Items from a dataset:
····················

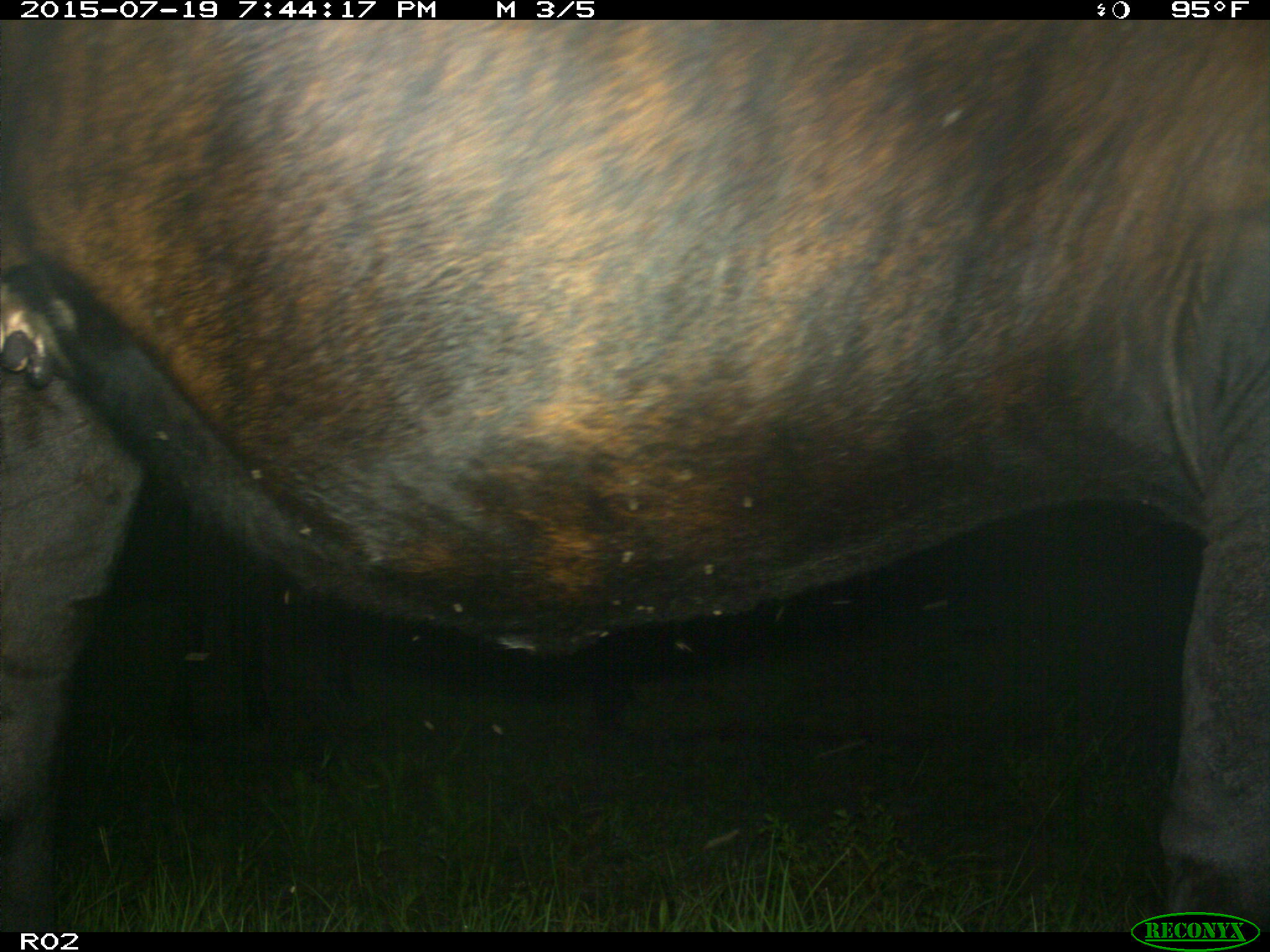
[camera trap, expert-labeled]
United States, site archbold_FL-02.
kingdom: Animalia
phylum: Chordata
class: Mammalia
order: Artiodactyla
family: Bovidae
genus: Bos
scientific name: Bos taurus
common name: domestic cow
Bos taurus (domestic cow).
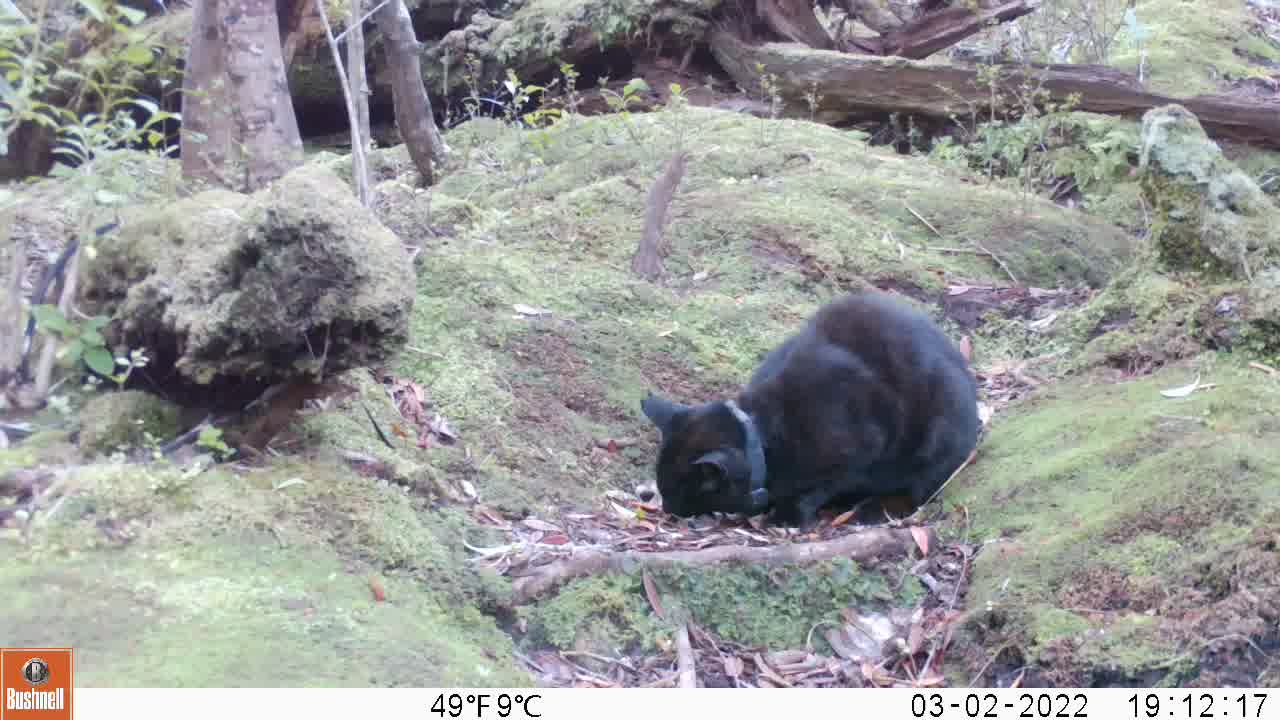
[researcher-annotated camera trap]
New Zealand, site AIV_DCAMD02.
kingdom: Animalia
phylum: Chordata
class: Mammalia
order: Carnivora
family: Felidae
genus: Felis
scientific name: Felis catus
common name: domestic cat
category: cat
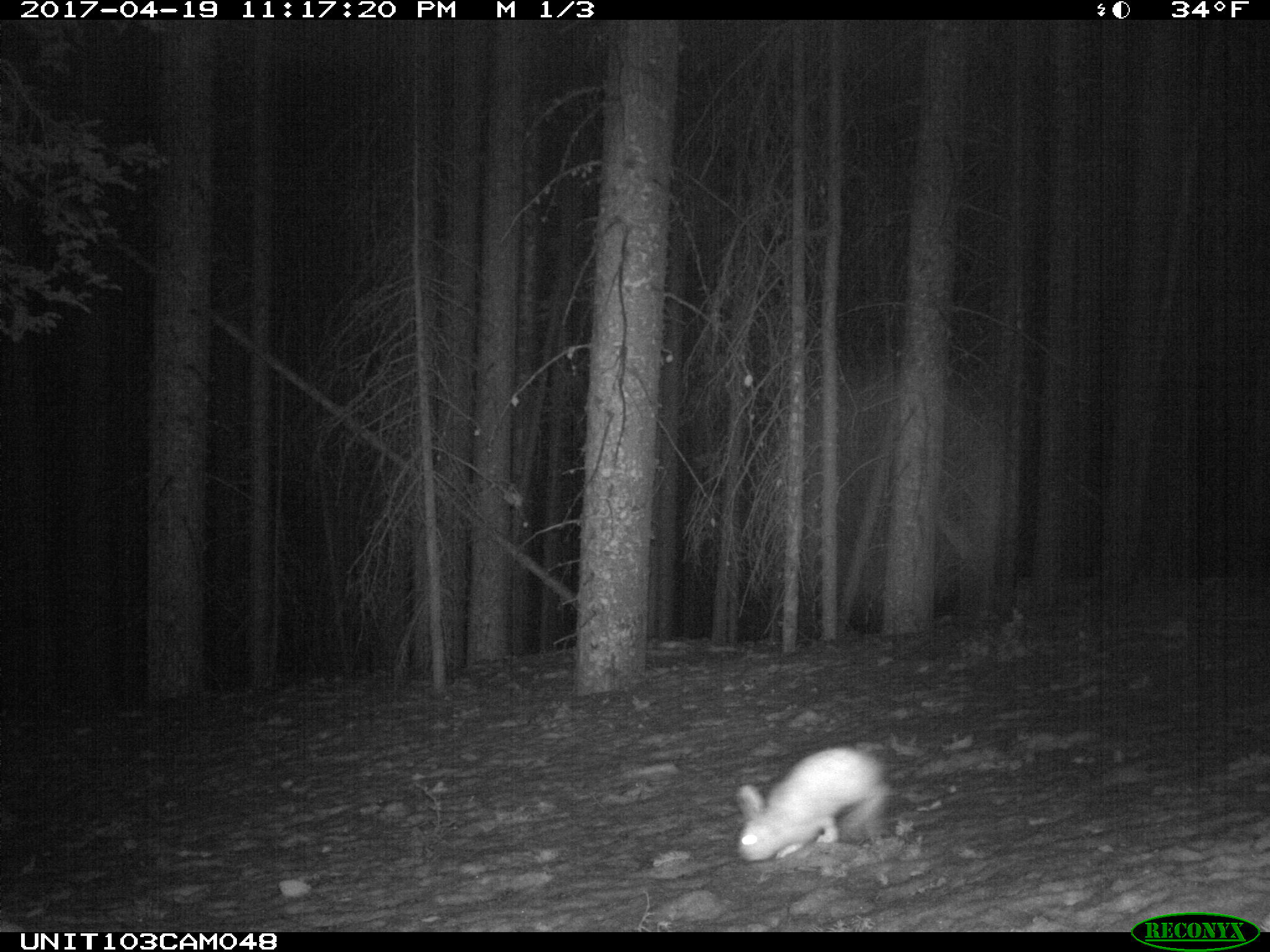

····················

Exercise brief — Transcribe exactly, and only, the lines from the line with "scientific name: Bos taurus" through the last line of the records, inclusive; the pictures do not belong in the copy.

Solution for this problem —
scientific name: Bos taurus
common name: domestic cow
Bos taurus (domestic cow).
[researcher-annotated camera trap]
New Zealand, site AIV_DCAMD02.
kingdom: Animalia
phylum: Chordata
class: Mammalia
order: Carnivora
family: Felidae
genus: Felis
scientific name: Felis catus
common name: domestic cat
category: cat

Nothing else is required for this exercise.